■ Items from a dataset ■
────────────────────────────────────────

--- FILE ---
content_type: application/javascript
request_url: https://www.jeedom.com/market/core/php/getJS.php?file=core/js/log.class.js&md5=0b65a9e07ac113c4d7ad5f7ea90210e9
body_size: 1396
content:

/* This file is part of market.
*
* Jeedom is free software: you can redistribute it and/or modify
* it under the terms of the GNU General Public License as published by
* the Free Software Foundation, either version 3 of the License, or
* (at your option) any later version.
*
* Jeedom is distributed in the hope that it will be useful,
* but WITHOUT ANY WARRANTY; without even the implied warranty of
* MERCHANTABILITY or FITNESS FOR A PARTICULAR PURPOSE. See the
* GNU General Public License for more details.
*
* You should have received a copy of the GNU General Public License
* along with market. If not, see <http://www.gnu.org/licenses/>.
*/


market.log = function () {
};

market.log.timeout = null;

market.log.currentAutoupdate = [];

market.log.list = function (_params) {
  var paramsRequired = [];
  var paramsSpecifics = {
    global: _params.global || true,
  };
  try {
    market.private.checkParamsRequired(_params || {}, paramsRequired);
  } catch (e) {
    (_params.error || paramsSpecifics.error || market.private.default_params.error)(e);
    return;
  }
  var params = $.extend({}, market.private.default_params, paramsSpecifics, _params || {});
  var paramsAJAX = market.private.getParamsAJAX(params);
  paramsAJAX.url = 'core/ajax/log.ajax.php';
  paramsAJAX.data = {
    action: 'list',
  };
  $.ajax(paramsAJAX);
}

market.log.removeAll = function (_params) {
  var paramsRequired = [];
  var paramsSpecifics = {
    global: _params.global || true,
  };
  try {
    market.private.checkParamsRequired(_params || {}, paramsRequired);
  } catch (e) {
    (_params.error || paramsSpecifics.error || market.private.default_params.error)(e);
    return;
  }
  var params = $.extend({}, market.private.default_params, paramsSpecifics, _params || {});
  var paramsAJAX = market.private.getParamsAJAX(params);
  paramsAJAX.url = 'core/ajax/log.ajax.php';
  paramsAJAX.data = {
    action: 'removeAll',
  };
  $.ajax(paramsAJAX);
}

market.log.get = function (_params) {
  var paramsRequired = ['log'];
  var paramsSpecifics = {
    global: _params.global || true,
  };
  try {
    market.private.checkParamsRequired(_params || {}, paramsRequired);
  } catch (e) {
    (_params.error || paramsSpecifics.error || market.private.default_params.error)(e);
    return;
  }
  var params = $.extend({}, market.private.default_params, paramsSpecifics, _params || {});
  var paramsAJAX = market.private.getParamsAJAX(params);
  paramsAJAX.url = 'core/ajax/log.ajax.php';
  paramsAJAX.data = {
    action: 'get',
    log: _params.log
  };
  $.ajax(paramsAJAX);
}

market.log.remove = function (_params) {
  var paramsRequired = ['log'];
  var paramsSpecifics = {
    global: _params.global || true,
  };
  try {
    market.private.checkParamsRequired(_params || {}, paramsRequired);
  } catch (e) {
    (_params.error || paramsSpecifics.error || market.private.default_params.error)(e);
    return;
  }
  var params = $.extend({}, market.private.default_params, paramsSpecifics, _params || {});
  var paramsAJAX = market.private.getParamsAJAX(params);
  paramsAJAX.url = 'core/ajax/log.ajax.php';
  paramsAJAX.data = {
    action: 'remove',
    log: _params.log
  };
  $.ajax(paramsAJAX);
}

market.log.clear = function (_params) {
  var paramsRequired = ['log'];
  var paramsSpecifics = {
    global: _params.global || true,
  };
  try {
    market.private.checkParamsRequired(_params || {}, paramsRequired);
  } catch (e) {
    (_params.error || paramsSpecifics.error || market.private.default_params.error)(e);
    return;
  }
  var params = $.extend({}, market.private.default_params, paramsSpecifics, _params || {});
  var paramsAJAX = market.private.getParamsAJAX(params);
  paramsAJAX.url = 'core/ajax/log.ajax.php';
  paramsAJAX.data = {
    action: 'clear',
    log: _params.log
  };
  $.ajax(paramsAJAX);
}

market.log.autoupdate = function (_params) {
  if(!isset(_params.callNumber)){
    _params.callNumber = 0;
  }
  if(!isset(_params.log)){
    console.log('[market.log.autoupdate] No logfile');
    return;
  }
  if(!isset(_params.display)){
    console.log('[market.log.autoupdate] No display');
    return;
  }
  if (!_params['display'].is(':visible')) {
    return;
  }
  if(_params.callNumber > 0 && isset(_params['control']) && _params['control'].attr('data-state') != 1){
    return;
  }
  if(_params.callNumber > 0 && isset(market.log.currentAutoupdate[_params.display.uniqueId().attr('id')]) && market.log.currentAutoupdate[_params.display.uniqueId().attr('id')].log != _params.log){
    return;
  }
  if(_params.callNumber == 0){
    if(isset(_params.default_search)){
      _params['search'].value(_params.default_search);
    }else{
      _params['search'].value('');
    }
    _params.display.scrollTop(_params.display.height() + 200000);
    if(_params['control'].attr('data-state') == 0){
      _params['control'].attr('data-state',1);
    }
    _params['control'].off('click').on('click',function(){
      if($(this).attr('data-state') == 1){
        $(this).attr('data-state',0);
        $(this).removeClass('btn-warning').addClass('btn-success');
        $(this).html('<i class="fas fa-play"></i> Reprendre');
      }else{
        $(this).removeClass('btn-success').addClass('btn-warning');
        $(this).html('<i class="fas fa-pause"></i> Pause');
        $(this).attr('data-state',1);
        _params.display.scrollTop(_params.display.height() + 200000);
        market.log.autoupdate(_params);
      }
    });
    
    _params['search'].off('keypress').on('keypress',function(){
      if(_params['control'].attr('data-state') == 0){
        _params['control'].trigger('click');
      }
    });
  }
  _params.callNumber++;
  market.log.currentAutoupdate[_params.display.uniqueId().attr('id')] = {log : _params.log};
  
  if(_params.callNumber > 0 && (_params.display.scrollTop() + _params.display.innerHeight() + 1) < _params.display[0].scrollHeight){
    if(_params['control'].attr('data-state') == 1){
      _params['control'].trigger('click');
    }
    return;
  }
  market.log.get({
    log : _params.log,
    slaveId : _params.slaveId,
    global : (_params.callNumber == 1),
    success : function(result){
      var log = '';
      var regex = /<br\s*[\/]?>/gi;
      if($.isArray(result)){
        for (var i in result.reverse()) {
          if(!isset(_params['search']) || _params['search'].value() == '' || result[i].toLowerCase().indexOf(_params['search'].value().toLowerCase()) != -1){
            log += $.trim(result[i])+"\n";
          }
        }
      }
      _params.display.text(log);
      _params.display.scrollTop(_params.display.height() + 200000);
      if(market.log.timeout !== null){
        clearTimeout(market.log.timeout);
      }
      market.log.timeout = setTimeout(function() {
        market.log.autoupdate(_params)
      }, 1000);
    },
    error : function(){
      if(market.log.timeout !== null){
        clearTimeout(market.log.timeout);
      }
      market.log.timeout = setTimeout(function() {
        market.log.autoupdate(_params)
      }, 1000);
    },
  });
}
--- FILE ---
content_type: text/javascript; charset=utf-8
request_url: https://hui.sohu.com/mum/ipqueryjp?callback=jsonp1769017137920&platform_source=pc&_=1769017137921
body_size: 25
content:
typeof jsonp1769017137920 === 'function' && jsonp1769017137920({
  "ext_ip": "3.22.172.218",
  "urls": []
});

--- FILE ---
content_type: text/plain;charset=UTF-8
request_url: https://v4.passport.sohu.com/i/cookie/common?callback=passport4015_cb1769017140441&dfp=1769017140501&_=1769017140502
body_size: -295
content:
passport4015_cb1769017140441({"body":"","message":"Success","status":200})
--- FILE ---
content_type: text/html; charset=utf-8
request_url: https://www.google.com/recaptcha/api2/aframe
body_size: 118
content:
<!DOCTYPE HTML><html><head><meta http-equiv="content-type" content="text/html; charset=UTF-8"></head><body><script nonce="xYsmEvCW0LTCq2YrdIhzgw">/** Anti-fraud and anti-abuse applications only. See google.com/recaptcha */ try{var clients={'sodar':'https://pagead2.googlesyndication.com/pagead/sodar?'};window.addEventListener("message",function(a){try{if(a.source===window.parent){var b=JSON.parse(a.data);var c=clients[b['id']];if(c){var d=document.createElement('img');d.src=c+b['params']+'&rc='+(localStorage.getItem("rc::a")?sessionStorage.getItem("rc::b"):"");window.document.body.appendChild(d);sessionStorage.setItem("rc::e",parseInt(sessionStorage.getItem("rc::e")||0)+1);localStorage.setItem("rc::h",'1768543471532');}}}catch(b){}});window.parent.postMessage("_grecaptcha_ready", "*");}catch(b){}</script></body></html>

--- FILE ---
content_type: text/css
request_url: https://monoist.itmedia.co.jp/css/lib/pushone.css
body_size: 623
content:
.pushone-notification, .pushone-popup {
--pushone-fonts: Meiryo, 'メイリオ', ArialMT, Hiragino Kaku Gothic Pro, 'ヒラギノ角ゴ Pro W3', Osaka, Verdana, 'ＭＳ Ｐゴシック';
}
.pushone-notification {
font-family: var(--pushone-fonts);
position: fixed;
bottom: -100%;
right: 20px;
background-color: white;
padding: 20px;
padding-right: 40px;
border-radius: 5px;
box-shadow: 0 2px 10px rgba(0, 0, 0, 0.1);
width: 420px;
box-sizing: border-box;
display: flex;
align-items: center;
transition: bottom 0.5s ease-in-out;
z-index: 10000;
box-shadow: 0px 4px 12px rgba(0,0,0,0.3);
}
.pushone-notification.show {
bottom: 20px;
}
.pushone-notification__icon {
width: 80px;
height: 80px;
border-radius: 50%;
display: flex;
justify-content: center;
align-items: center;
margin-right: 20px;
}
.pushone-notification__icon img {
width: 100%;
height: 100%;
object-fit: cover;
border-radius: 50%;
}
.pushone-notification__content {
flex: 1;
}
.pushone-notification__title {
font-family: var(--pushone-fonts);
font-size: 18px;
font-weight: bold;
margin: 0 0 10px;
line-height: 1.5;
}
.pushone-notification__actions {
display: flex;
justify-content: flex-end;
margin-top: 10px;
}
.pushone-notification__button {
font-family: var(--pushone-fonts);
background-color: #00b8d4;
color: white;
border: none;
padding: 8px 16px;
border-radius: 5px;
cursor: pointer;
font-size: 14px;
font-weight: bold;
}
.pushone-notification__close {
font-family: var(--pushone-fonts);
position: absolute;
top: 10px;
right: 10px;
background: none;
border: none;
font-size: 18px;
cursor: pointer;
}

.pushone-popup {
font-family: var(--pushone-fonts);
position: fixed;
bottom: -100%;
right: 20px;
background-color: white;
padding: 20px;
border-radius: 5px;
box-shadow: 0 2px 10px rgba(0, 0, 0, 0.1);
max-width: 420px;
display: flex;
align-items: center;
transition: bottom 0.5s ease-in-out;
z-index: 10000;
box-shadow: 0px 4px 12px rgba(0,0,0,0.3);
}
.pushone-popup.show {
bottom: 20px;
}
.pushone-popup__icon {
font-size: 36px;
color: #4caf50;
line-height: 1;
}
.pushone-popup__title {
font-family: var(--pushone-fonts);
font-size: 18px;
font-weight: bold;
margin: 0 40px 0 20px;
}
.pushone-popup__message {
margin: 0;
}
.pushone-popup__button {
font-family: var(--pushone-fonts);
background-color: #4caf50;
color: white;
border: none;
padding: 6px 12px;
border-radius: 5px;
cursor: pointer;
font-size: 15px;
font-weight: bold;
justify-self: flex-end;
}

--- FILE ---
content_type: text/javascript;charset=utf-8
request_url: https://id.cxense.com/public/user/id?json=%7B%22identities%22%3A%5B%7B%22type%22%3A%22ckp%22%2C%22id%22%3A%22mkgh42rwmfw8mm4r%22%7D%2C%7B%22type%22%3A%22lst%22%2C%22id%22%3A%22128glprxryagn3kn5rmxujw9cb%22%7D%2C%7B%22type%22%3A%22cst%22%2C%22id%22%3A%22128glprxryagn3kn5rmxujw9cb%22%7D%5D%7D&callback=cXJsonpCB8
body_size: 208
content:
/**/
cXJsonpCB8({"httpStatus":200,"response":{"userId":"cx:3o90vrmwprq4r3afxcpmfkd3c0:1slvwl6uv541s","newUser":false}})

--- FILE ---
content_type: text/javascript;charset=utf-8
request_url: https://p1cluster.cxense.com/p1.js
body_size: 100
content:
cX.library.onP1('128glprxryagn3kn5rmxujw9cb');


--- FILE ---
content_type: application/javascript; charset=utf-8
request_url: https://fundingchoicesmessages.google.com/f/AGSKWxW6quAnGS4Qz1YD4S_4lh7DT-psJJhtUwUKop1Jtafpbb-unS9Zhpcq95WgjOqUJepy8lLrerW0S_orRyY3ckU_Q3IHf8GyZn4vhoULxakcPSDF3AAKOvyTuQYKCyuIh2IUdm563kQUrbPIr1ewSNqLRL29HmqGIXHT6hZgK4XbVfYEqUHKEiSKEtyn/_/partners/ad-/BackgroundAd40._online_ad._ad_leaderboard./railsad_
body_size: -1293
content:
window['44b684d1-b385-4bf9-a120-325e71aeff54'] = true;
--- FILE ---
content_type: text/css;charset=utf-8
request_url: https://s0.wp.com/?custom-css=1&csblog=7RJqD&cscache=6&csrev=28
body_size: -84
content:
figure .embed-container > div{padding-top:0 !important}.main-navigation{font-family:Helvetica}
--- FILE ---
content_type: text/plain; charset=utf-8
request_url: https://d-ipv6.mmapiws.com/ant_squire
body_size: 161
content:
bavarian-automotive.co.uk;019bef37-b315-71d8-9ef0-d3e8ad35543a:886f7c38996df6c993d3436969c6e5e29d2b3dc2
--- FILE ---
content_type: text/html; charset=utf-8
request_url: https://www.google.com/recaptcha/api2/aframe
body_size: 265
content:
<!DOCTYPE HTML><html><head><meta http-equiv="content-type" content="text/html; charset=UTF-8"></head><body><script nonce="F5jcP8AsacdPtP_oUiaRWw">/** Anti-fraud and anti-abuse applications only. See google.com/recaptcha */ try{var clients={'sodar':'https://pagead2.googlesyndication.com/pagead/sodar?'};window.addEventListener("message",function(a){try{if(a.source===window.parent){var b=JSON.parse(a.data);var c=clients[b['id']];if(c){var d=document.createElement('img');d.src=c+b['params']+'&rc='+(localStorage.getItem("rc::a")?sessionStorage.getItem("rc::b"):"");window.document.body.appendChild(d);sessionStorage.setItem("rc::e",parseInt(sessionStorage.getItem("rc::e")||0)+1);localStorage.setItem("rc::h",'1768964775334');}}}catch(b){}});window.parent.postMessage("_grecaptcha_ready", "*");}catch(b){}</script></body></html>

────────────────────────────────────────

■ TASK DESCRIPTION ■
Up to and including the line with "it and/or modify", please return the records exactly, beginning from their first line.

■ ANSWER BOX ■
--- FILE ---
content_type: application/javascript
request_url: https://www.jeedom.com/market/core/php/getJS.php?file=core/js/log.class.js&md5=0b65a9e07ac113c4d7ad5f7ea90210e9
body_size: 1396
content:

/* This file is part of market.
*
* Jeedom is free software: you can redistribute it and/or modify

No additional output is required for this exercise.